The employee at Judson’s Bar in Pocklington, issued the till receipt which referred to Al Butler, 26, and an old school friend who went out for a meal together as, “gay guys”. The note on the receipt was used to indicate to staff where customers were sitting, in order to identify them for service.
Mr Butler has said he is not gay, but that he was offended by the use of the term, as he found it unnecessary that the bar had identified him and his friend by their perceived sexuality. He made a complaint after he spotted the receipt. Equality campaigners also criticised the incident as “inappropriate”.

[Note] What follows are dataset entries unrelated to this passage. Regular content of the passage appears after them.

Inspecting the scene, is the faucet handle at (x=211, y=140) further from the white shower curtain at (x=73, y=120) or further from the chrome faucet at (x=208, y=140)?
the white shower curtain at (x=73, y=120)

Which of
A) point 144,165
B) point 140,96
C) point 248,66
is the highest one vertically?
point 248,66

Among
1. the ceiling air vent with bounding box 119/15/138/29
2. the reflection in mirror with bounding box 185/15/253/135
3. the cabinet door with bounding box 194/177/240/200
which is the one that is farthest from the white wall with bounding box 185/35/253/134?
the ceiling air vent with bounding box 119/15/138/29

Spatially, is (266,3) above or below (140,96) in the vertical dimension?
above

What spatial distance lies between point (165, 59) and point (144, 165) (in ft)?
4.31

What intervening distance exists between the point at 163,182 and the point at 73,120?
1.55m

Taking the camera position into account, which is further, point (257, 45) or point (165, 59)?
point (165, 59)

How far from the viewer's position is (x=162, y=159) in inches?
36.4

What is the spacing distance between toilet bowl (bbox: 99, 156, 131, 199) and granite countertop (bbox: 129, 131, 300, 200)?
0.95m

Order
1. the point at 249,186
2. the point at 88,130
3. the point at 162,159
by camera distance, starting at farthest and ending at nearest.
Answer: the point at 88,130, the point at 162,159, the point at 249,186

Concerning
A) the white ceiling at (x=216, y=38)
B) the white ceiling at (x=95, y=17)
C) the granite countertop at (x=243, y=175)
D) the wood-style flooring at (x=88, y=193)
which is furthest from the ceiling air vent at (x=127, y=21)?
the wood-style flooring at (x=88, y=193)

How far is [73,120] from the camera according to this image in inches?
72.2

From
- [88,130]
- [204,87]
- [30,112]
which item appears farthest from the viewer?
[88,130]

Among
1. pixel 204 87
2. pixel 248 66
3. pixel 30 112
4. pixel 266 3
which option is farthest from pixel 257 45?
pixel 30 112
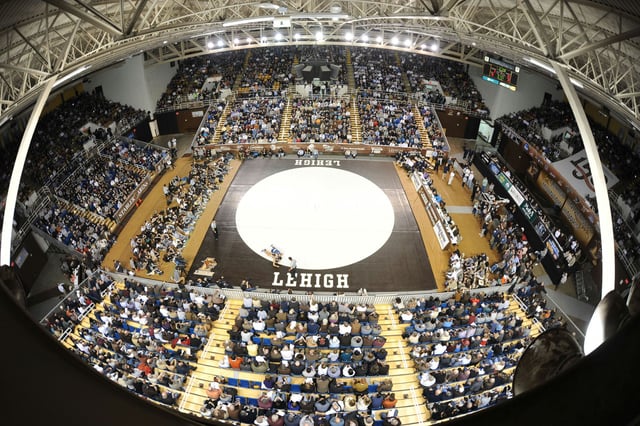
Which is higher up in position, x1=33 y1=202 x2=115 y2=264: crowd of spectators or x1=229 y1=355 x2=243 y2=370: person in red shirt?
x1=33 y1=202 x2=115 y2=264: crowd of spectators

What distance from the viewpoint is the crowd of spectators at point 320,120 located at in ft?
98.7

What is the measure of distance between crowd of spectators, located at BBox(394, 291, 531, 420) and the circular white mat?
17.5 ft

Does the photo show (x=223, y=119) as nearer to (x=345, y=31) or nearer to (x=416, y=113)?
(x=345, y=31)


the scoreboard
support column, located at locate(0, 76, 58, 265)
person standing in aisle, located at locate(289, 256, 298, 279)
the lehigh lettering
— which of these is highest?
the scoreboard

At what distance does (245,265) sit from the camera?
1952 centimetres

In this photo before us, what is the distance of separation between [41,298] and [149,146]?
14.3 meters

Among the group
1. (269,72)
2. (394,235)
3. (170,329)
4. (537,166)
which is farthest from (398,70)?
(170,329)

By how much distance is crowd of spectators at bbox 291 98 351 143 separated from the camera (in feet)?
98.7

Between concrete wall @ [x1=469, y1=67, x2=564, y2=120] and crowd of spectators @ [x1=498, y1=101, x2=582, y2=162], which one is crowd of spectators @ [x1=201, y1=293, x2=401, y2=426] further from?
concrete wall @ [x1=469, y1=67, x2=564, y2=120]

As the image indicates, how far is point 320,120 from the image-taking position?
1238 inches

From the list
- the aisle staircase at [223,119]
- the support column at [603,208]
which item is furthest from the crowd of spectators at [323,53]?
the support column at [603,208]

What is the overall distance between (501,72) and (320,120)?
13834 millimetres

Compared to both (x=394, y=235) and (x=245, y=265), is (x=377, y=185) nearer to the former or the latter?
(x=394, y=235)

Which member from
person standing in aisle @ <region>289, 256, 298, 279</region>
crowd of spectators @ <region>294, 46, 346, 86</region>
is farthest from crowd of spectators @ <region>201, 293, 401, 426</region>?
crowd of spectators @ <region>294, 46, 346, 86</region>
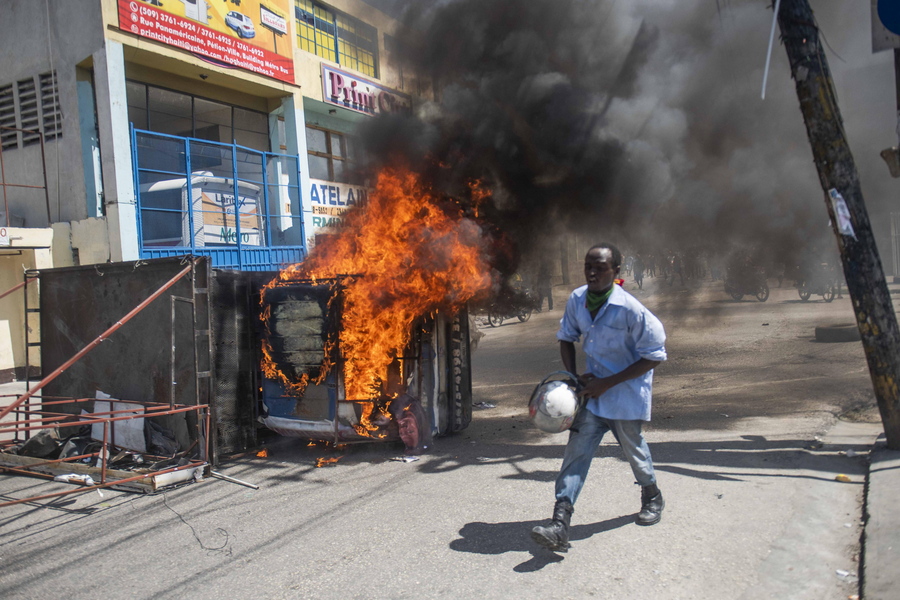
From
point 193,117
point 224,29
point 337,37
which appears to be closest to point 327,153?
point 337,37

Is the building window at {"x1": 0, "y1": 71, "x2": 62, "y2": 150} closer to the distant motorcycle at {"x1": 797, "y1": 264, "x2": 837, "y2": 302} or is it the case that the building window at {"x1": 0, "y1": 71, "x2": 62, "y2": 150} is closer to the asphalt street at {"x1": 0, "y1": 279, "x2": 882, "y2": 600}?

He said: “I was surprised. I would not expect it anywhere else. It’s as equally unacceptable as racism. I don’t think it’s homophobic as it’s not a bad thing to be called gay – although I’m not – but I think it’s prejudiced. It’s jumping to a conclusion without the need to do so.”
The aerospace engineer from Derby, who was visiting his home town, said that when he complained to the bar person, he did not receive an apology, and that he had also complained to the bar owner.
He said: “In that situation I would expect a ‘sorry’ or ‘it won’t happen again’, but we got nothing.”
The bar has said it has “apologised unreservedly”, for the incident, and the staff member, who had been working at the bar for only several days, has since been disciplined.
The owner of the bar Peter Ward told The Press, Yorkshire: “We have apologised unreservedly. While it was completely wrong, I don’t feel it was prejudiced.
“It was completely unprofessional and it is not what our business is about.”
Responding to the controversy, James Lawrence of Stonewall, said: “Incidents like this highlight the importance of staff training. Identifying customers by their perceived sexual orientation is unnecessary and could cause offence. It’s right that the bar should apologise to the customers for this inappropriate behaviour.”
A spokesperson from the York Lesbian, Gay, Bisexual and Transgender Forum also commented, saying: “Clearly this is an unacceptable and wrong stereotype made by a member of staff at the bar, but it is also a mistake which could cause great offence and upset to anyone involved, regardless of their sexuality.